ABOUT THIS TASK: Please copy the last part of the entries exactly: the line that has "Aurora over the Boreal Forest (Feb 8, 2019)" and every line up to and including the end, nothing more.
——
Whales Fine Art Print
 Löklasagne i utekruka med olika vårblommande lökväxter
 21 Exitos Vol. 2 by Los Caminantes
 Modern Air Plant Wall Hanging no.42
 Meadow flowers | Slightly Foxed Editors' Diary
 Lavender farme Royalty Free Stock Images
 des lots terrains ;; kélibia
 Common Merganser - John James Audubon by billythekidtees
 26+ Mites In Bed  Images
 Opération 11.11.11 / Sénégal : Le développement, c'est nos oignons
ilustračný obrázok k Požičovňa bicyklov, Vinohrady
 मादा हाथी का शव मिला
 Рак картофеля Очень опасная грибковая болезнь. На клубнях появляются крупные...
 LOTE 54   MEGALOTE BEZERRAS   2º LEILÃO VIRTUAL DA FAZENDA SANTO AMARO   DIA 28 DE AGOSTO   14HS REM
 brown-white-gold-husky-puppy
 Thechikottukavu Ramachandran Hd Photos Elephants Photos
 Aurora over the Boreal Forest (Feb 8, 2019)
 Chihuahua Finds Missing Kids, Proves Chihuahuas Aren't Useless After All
——
EXPECTED OUTPUT:
 Aurora over the Boreal Forest (Feb 8, 2019)
 Chihuahua Finds Missing Kids, Proves Chihuahuas Aren't Useless After All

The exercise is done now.